A Utah man who worked at Hill Air Force Base has been charged with illegally exporting F-16 aircraft parts to Indonesia.
Scott A. Williams, 51, of Huntsville, is charged in U.S. District Court with two counts of unlawful exportation of goods from the United States, false statement in a document, and conversion of property of the United States.
Williams is a former civilian contract employee at Hill Air Force Base where he worked with the Foreign Military Sales Program with specific responsibility for F-16 parts, according to federal prosecutors.
An indictment unsealed last week alleges Williams exported two F-16 Aircraft brake assemblies, knowing it was a violation of federal law to export them.
The indictment also alleges Williams prepared a document falsely authorizing two F-16 brake assemblies to be shipped to Indonesia in violation of federal law.
The indictment further alleges Williams exported several documents, identified in the indictment as U.S. Air Force technical orders for F-16 aircraft. The final count of the indictment alleges Williams converted to his own use, and for the use of another, technical data of F-16 aircraft through the use of an external hard drive containing U.S. Air Force orders. The indictment alleges the items were in Williams' care and possession by virtue of his employment as a program and financial manager at Hill Air Force Base.
Williams, who was arrested on the charges in the indictment on Feb. 19, was arraigned Feb. 23 before U.S. Magistrate Judge Dustin Pead.
He entered pleas of not guilty to the four charges. Trial is set for May 2 before U.S. District Court Judge Jill Parrish.
Pead released Williams on conditions that include avoiding contact with individuals considered either alleged victims, potential witnesses and or co-defendants in the case. He also must undergo a mental health evaluation and complete any recommended treatment, as directed by his pretrial release officer.
The potential maximum penalty for each count of unlawful exportation of goods from the United States is 10 years in prison. False statement in a document carries a potential penalty of up to five years. Conversion of government property has a potential penalty of 10 years.
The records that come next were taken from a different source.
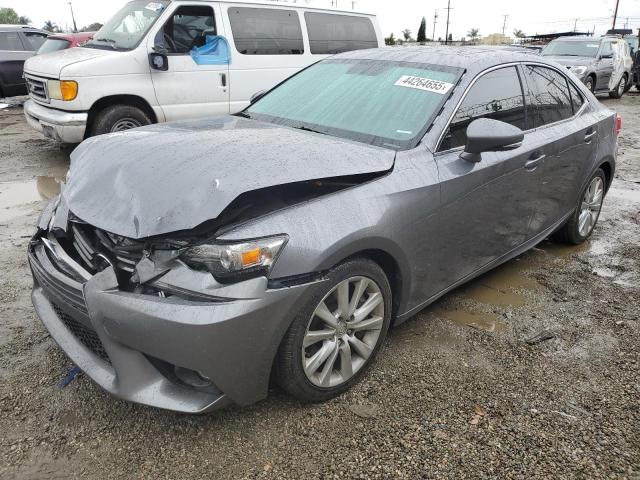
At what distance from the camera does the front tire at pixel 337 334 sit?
224cm

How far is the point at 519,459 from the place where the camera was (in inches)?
86.6

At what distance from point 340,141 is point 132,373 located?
5.06ft

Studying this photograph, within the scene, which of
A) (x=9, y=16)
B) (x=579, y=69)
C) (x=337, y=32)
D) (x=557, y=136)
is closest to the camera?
(x=557, y=136)

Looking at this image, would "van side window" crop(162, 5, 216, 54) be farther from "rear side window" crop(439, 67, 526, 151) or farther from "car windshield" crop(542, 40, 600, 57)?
"car windshield" crop(542, 40, 600, 57)

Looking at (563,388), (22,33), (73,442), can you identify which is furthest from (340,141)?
(22,33)

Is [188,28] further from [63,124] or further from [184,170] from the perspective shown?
[184,170]

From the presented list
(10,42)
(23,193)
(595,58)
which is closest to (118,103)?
(23,193)

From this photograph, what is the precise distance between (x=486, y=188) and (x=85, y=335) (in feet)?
7.44

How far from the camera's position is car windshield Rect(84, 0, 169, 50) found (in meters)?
6.68

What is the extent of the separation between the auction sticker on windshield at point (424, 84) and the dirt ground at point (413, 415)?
139 centimetres

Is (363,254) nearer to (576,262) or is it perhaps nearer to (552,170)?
(552,170)

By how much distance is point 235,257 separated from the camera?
203 cm

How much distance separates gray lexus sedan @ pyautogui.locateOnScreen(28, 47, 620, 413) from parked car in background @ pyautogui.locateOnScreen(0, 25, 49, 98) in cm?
1148

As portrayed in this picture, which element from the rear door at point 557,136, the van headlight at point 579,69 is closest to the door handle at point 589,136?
the rear door at point 557,136
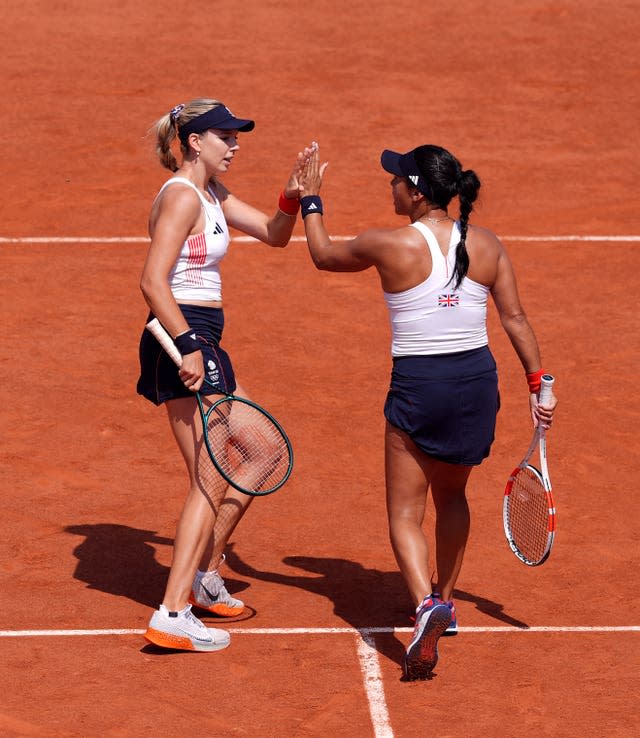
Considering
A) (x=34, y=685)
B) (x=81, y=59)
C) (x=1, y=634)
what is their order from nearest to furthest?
(x=34, y=685), (x=1, y=634), (x=81, y=59)

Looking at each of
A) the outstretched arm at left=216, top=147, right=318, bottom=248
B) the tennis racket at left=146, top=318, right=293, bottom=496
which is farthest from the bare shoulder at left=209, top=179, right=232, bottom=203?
the tennis racket at left=146, top=318, right=293, bottom=496

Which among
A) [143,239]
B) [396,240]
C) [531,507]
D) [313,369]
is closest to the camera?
[396,240]

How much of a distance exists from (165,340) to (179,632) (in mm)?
1382

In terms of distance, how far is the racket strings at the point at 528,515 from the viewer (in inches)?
280

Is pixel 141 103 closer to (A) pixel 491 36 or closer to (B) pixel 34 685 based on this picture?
(A) pixel 491 36

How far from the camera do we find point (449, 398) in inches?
267

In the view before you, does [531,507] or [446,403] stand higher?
[446,403]

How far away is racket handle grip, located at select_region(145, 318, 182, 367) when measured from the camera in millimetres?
6801

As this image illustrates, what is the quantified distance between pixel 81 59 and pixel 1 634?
13.7 meters

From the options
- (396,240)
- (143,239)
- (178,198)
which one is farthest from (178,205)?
(143,239)

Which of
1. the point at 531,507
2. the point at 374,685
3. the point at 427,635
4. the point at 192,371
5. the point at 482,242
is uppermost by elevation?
the point at 482,242

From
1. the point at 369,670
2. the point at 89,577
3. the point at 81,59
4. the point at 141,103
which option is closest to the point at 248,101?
the point at 141,103

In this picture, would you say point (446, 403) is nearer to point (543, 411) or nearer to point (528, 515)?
point (543, 411)

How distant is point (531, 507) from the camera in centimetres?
729
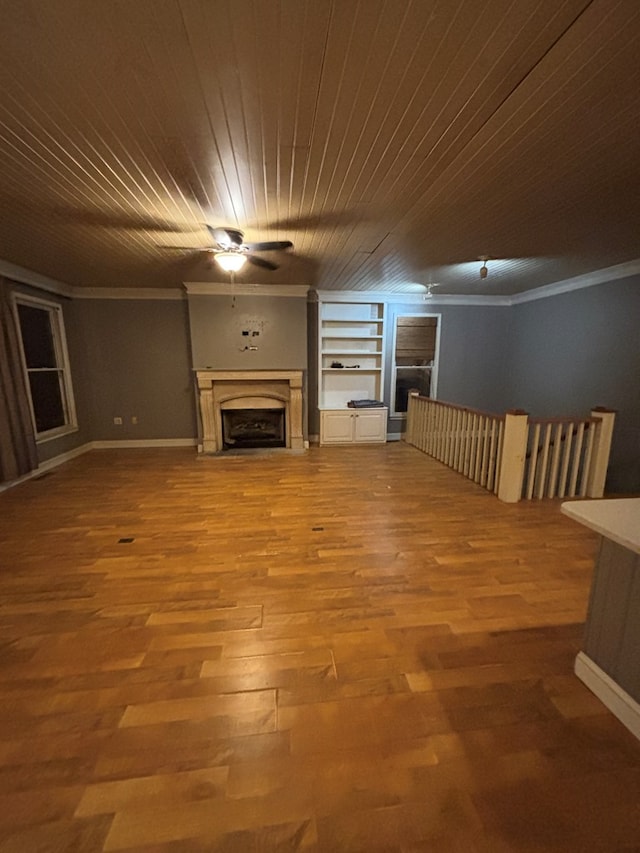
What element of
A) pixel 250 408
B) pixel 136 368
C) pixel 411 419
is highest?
pixel 136 368

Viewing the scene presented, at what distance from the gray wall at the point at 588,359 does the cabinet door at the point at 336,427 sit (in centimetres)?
294

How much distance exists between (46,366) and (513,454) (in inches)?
229

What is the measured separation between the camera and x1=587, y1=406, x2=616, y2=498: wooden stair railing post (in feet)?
11.2

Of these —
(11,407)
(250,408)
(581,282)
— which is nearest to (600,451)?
(581,282)

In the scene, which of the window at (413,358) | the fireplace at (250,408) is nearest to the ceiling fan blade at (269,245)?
the fireplace at (250,408)

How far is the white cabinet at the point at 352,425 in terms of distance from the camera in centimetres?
553

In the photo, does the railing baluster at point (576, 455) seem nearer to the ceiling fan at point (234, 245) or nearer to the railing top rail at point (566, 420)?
the railing top rail at point (566, 420)

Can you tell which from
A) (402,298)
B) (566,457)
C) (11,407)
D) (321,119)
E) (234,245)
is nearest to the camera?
(321,119)

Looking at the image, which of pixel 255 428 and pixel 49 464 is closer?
pixel 49 464

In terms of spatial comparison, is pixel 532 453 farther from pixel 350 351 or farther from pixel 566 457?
pixel 350 351

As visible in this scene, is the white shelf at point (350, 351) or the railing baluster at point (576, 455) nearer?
the railing baluster at point (576, 455)

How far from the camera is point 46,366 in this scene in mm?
4719

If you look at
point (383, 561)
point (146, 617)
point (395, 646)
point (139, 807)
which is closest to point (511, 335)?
point (383, 561)

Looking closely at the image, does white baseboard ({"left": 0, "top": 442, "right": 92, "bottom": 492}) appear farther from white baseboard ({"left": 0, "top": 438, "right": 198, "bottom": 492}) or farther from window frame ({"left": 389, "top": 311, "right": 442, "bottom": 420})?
window frame ({"left": 389, "top": 311, "right": 442, "bottom": 420})
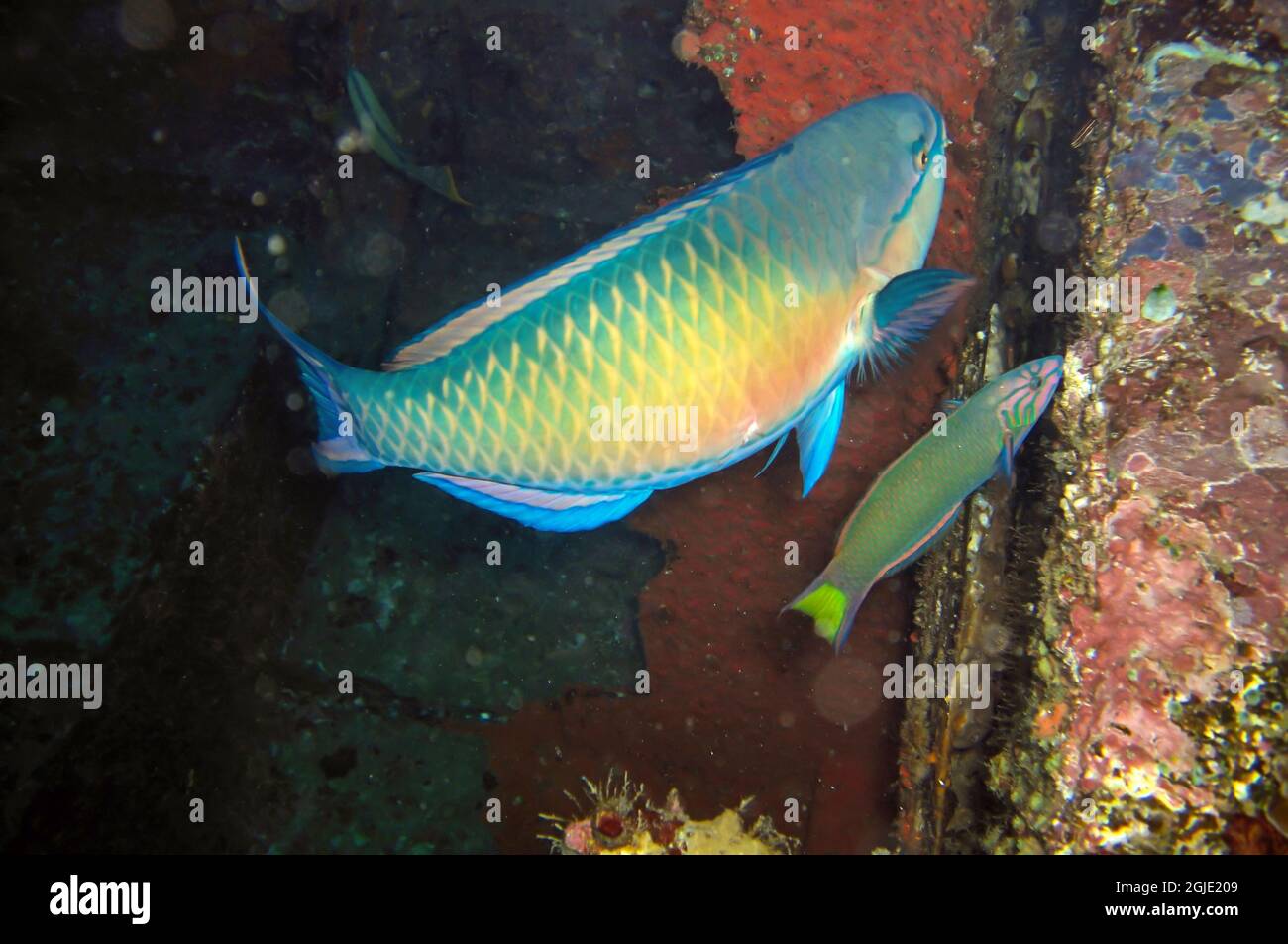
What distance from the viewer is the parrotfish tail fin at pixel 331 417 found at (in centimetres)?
228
"The U.S. Attorney's Office represents the interests of the United States in the federal court, and we are committed to protecting the assets and technology of the U.S. Air Force and the Department of Defense," U.S. Attorney John W. Huber said Tuesday.
"Air Force Office of Special Investigations (AFOSI) takes allegations involving the illegal technical transfer of Department of Defense aircraft technologies very seriously. Prevention, detection, and/or prosecution of such transfers are essential to ensuring our ability to maintain air supremacy against our adversaries. This investigation was the result of hard work and contributions made by the personnel of the U.S. Department of Homeland Security's Homeland Security Investigations, IRS Criminal Investigation, the Air Force Audit Agency, the Defense Contract Audit Agency, and the Defense Criminal Investigative Service," said OSI Special Agent Dave Bolton, OSI Detachment 113.
"The primary goal of Homeland Security Investigations (HSI) Counter Proliferation Investigations is detecting and disrupting illegal exports before they, or the actors behind them, damage U.S. national security interests," said David A. Thompson, Special Agent in Charge of HSI Denver. "HSI is committed to aggressively investigating these violations to prevent unauthorized countries from procuring anything that could harm the national security interests of the United States and its allies."